Aim of the task: Beginning with the line that holds "Amy Striebel Kalas" and finishing with the line that holds "typhoon bordeaux granite", repeat the listing exactly, leaving every picture out.

Given records:
+ + + +

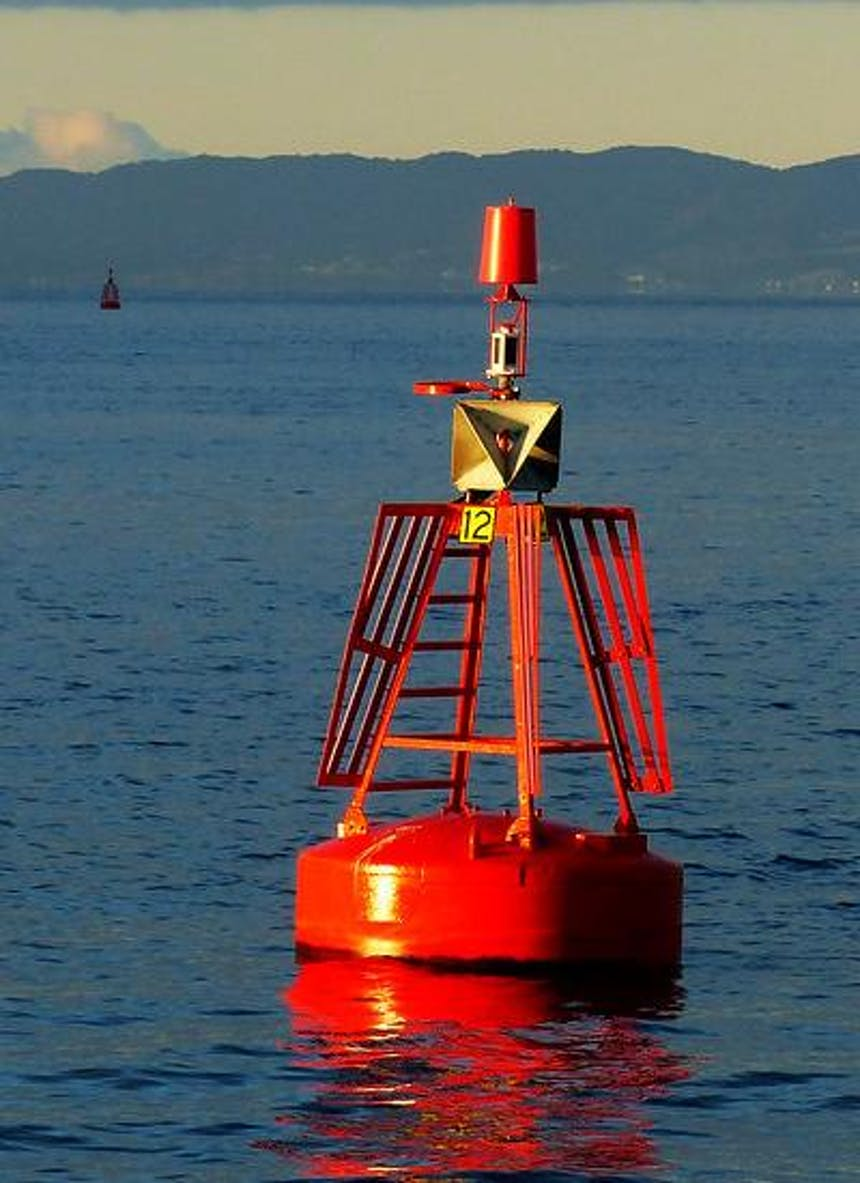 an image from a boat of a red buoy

+ + + +

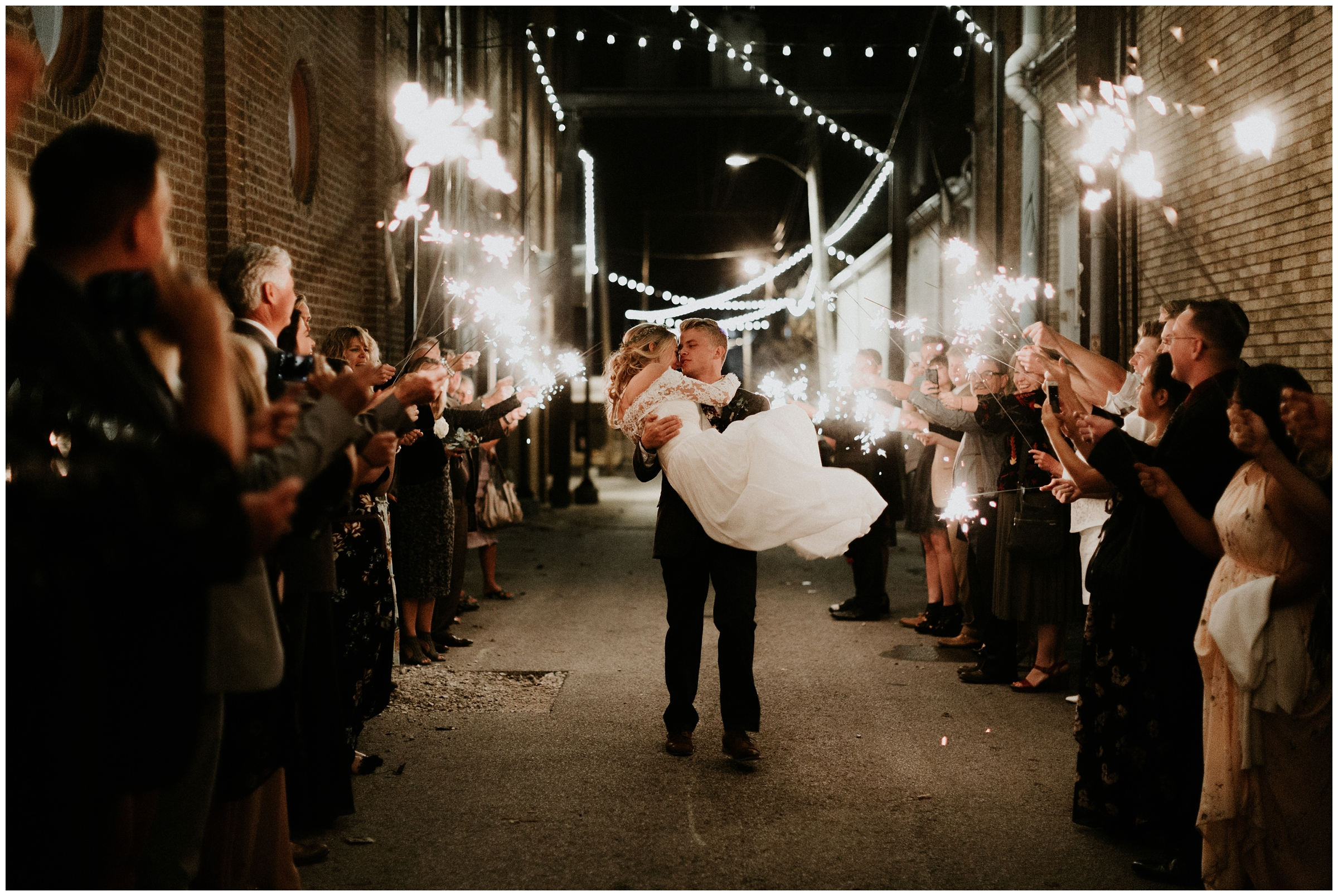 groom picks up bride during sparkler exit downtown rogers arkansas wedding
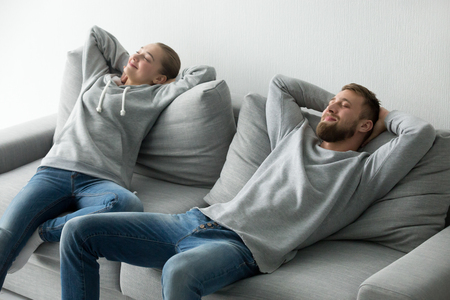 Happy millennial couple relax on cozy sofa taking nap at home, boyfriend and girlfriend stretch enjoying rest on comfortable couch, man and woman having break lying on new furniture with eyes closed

+ + + +

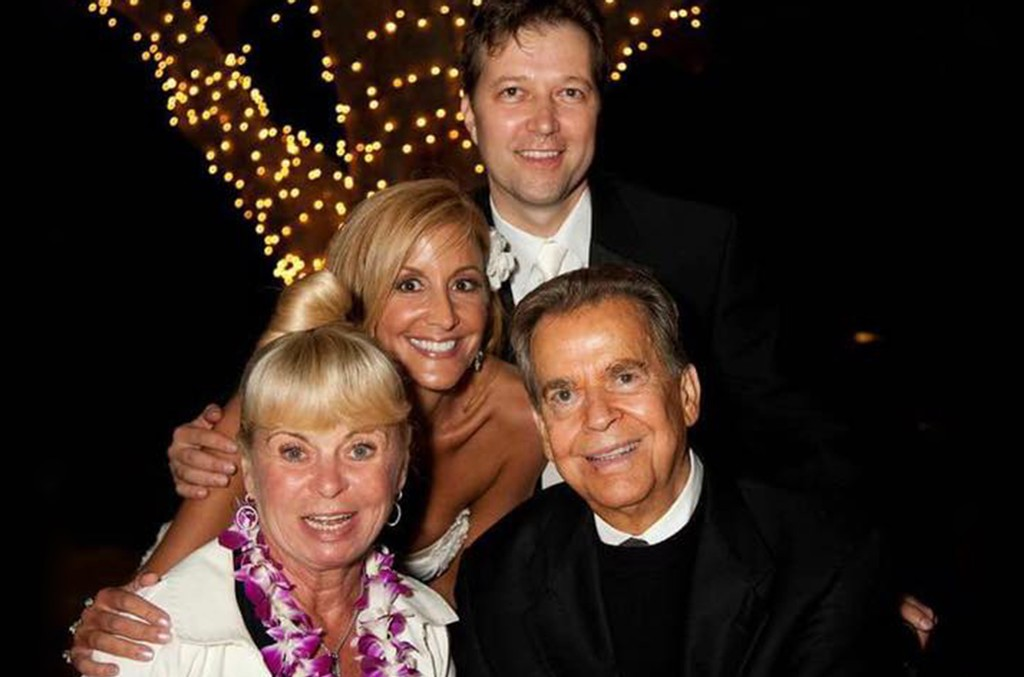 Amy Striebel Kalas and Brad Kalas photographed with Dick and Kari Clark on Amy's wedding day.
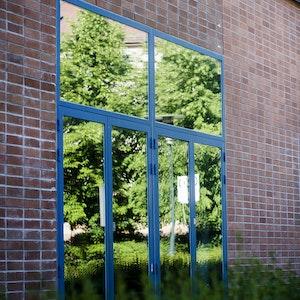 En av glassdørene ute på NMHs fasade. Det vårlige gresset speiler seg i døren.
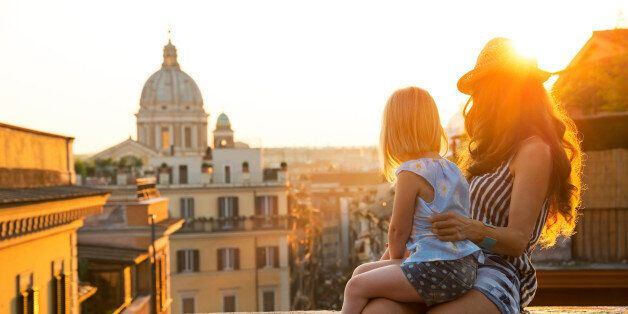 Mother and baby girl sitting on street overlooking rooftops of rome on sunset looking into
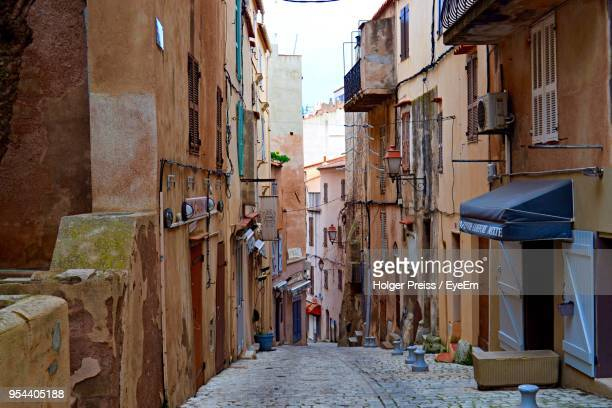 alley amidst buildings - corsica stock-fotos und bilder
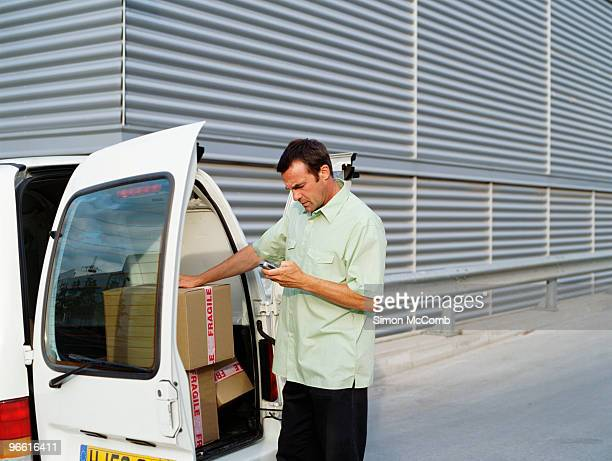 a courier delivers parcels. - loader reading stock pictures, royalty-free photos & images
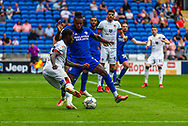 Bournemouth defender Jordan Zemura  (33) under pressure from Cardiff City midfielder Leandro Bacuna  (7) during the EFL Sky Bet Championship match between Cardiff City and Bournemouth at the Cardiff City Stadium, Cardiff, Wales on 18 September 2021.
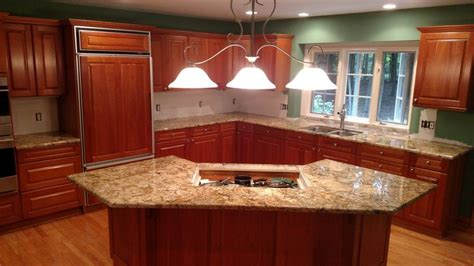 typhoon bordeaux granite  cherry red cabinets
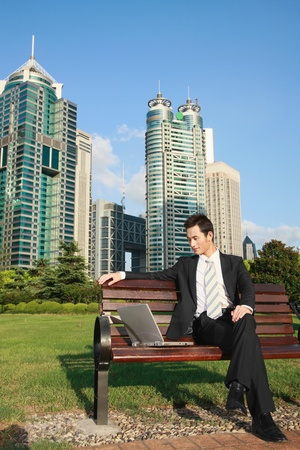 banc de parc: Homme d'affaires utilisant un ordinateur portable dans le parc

+ + + +

Response for this exercise:
 Amy Striebel Kalas and Brad Kalas photographed with Dick and Kari Clark on Amy's wedding day.
 En av glassdørene ute på NMHs fasade. Det vårlige gresset speiler seg i døren.
 Mother and baby girl sitting on street overlooking rooftops of rome on sunset looking into
 alley amidst buildings - corsica stock-fotos und bilder
 a courier delivers parcels. - loader reading stock pictures, royalty-free photos & images
 Bournemouth defender Jordan Zemura  (33) under pressure from Cardiff City midfielder Leandro Bacuna  (7) during the EFL Sky Bet Championship match between Cardiff City and Bournemouth at the Cardiff City Stadium, Cardiff, Wales on 18 September 2021.
 typhoon bordeaux granite  cherry red cabinets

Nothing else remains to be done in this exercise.